TEXTE D'ÉTUDE:

Les émotions sont la source du changement
Voici quelques temps que je m’interroge sur la notion de “culture hacking”. Expression difficile à traduire sous laquelle je place personnellement cette action de détourner, pirater, la culture d’une organisation pour la faire évoluer vers une autre, que l’on souhaite meilleure.
Si vous accompagnez des entreprises vous savez la difficulté à faire changer la culture de celles-ci. Vous savez les efforts -parfois vains- de répandre un état d’esprit, agile par exemple, dans l’ensemble de l’entreprise, dans toutes ses strates, des opérateurs terrains au management en “haut” de la hiérarchie. Exemple typique : on demande de passer l’organisation à l’agile, vous avez démarré par quelques équipes, et cela marche. Les ennuis commencent. Comme cela marche on répand de plus en plus la “bonne parole”. Mais ce qui était viable un temps pour une entreprise : héberger en son sein 2 ou 3 projets agiles, devient un réel re-positionnement quand il s’agit d’aller plus loin : parcours RH, changement de type de management, clarification des valeurs et des buts de la structure, etc. Peut-être est-ce simplement une erreur initiale : cette entreprise ne voulait tout simplement pas aller vers l’agile mais suivait uniquement, sans réfléchir, l’effet de mode actuel. A ce sujet je clarifie désormais systématiquement cette question : voilà ce que cela va impliquer, êtes-vous toujours partant ? Mais même une entreprise volontaire pour se lancer dans une telle démarche va potentiellement souffrir.
Concernant les défis qui nous sont lancés actuellement : collaboration au lieu de hiérarchie. Autonomie, responsabilisation, et même amour, disons le, le chemin s’annonce long. Et l’on voit bien que ce n’est pas les pratiques qui changeront réellement quelque chose, mais la culture (ok les pratiques sont l’émanation de la culture et vice-verça me direz vous, peut-être).
Comment faire ? quelle voie pour changer une culture ?
Ou tout simplement, changer.
Et bien voilà où en sont mes réflexions. Mes observations indiquent que les émotions fortes sont la source du changement.
D’abord il s’agit d’une expérience personnelle. Je traverse une période avec des émotions fortes et j’observe qu’elles me permettent de penser différemment. L’émotion forte me permet de sortir du cadre habituel de ma réflexion. J’en reviens là à une idée forte du livre de Damasio, Descartes’error (l’erreur de Descartes, pas très facile ni agréable à lire mais quelques idées fortes) qui exprime que la raison sans émotion n’est rien. Aucun raisonnement n’est valable si il ne contient pas une dose d’émotion.

PRÉSENTATION DE L'EXERCICE:
Répondez, s'il vous plaît, à ces trois questions sur le texte consacré aux émotions et au changement :
(a) Quelle expression le texte présente-t-il comme difficile à traduire ?
(b) Quelle question est désormais clarifiée systématiquement auprès des entreprises ?
(c) D'après l'idée reprise du livre de Damasio, que vaut la raison sans émotion ?

DONNÉES AFFICHÉES:

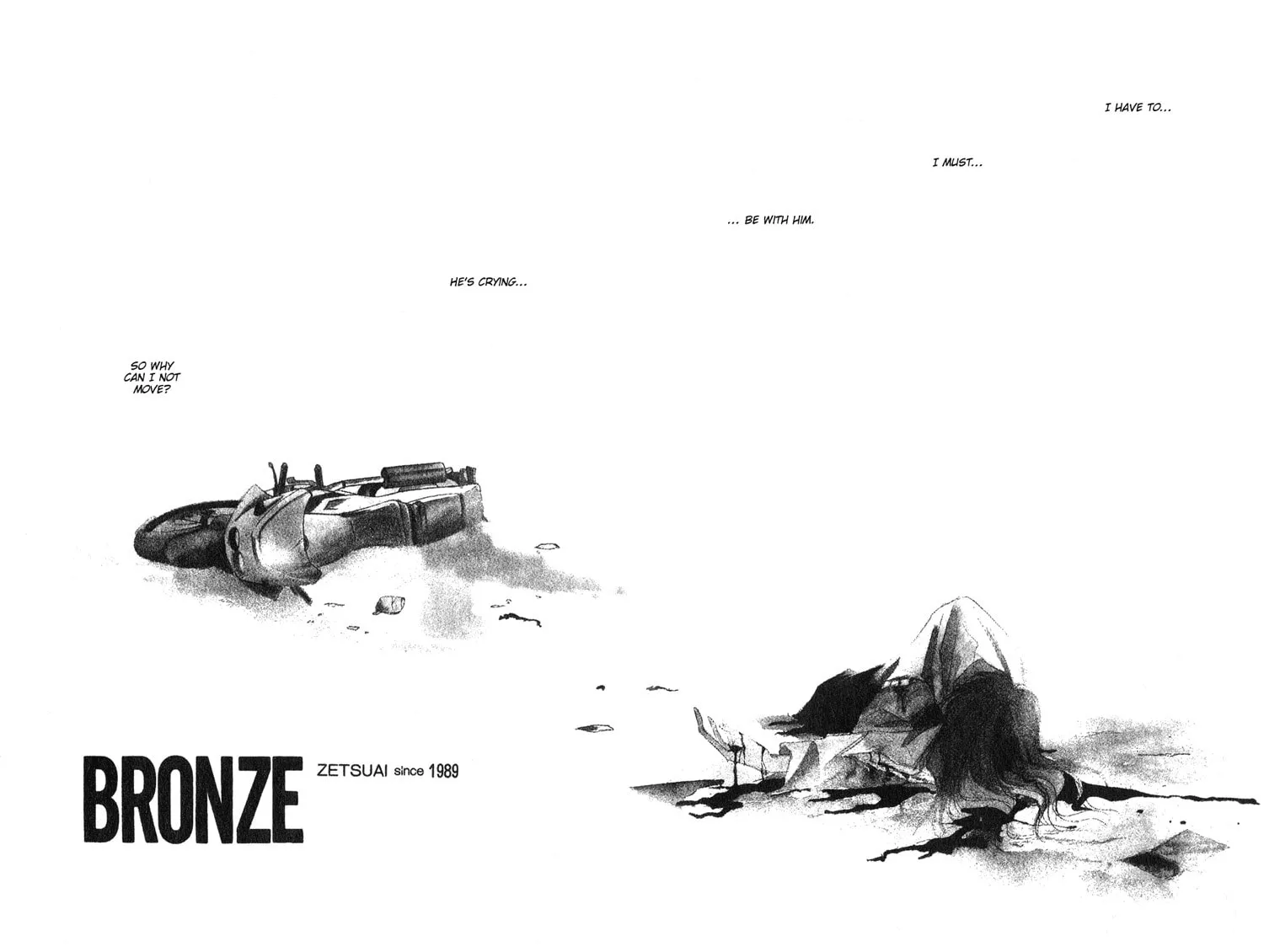 Read Bronze chapter 3 image 3 on Lezhin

CORRIGÉ DE L'EXERCICE:
(a) « culture hacking »
(b) « voilà ce que cela va impliquer, êtes-vous toujours partant ? »
(c) Elle n'est rien.